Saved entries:
____
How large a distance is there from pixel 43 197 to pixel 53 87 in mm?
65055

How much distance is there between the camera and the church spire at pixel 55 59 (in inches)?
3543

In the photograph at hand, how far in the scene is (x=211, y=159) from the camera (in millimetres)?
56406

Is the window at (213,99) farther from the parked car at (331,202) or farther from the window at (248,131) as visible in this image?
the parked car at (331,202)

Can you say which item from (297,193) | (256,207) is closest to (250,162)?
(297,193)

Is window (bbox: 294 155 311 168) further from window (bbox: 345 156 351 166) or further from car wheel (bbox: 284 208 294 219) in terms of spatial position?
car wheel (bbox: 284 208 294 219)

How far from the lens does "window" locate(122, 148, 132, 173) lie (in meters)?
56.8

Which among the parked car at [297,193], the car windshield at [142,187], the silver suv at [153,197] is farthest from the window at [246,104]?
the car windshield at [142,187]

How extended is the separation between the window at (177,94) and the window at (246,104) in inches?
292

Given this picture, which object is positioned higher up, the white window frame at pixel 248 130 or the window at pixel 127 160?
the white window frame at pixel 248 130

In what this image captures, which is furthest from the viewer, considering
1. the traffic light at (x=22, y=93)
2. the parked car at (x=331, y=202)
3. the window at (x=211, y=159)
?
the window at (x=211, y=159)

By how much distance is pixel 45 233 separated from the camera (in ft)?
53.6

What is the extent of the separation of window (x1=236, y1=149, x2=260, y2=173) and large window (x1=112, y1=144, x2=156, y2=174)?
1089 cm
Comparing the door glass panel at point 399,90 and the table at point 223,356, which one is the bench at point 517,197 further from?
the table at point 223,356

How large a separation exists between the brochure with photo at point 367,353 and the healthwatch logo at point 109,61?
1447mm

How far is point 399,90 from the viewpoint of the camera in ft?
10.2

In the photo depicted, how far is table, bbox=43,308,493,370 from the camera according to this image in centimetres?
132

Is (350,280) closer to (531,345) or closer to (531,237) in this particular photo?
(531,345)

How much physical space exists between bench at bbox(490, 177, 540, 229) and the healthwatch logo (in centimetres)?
____
REQUIREMENT =
Quote the entire listing above verbatim, reproducing every line without alteration.

OUTPUT OF THE TASK =
How large a distance is there from pixel 43 197 to pixel 53 87 in mm?
65055

How much distance is there between the camera and the church spire at pixel 55 59 (in inches)?
3543

In the photograph at hand, how far in the scene is (x=211, y=159) from the camera (in millimetres)?
56406

Is the window at (213,99) farther from the parked car at (331,202) or farther from the window at (248,131) as visible in this image?
the parked car at (331,202)

Can you say which item from (297,193) | (256,207) is closest to (250,162)?
(297,193)

Is window (bbox: 294 155 311 168) further from window (bbox: 345 156 351 166) or further from car wheel (bbox: 284 208 294 219) in terms of spatial position?
car wheel (bbox: 284 208 294 219)

How far from the lens does "window" locate(122, 148, 132, 173) lie (in meters)?
56.8

Which among the parked car at [297,193], the car windshield at [142,187], the silver suv at [153,197] is farthest from the window at [246,104]?
the car windshield at [142,187]

How extended is the separation between the window at (177,94) and the window at (246,104) in inches?
292

Given this picture, which object is positioned higher up, the white window frame at pixel 248 130 or the window at pixel 127 160?
the white window frame at pixel 248 130

In what this image captures, which is furthest from the viewer, considering
1. the traffic light at (x=22, y=93)
2. the parked car at (x=331, y=202)
3. the window at (x=211, y=159)
?
the window at (x=211, y=159)

By how much distance is pixel 45 233 separated from the camera (in ft)?
53.6

What is the extent of the separation of window (x1=236, y1=149, x2=260, y2=173) and large window (x1=112, y1=144, x2=156, y2=174)?
1089 cm
Comparing the door glass panel at point 399,90 and the table at point 223,356, which one is the bench at point 517,197 further from?
the table at point 223,356

How large a separation exists between the brochure with photo at point 367,353 and the healthwatch logo at point 109,61?
1447mm

How far is point 399,90 from the viewpoint of the camera in ft?
10.2

In the photo depicted, how far is table, bbox=43,308,493,370 from the camera according to this image in centimetres?
132

Is (350,280) closer to (531,345) or closer to (531,237) in this particular photo?
(531,345)

How much physical space exists between bench at bbox(490, 177, 540, 229) and the healthwatch logo (in centimetres)?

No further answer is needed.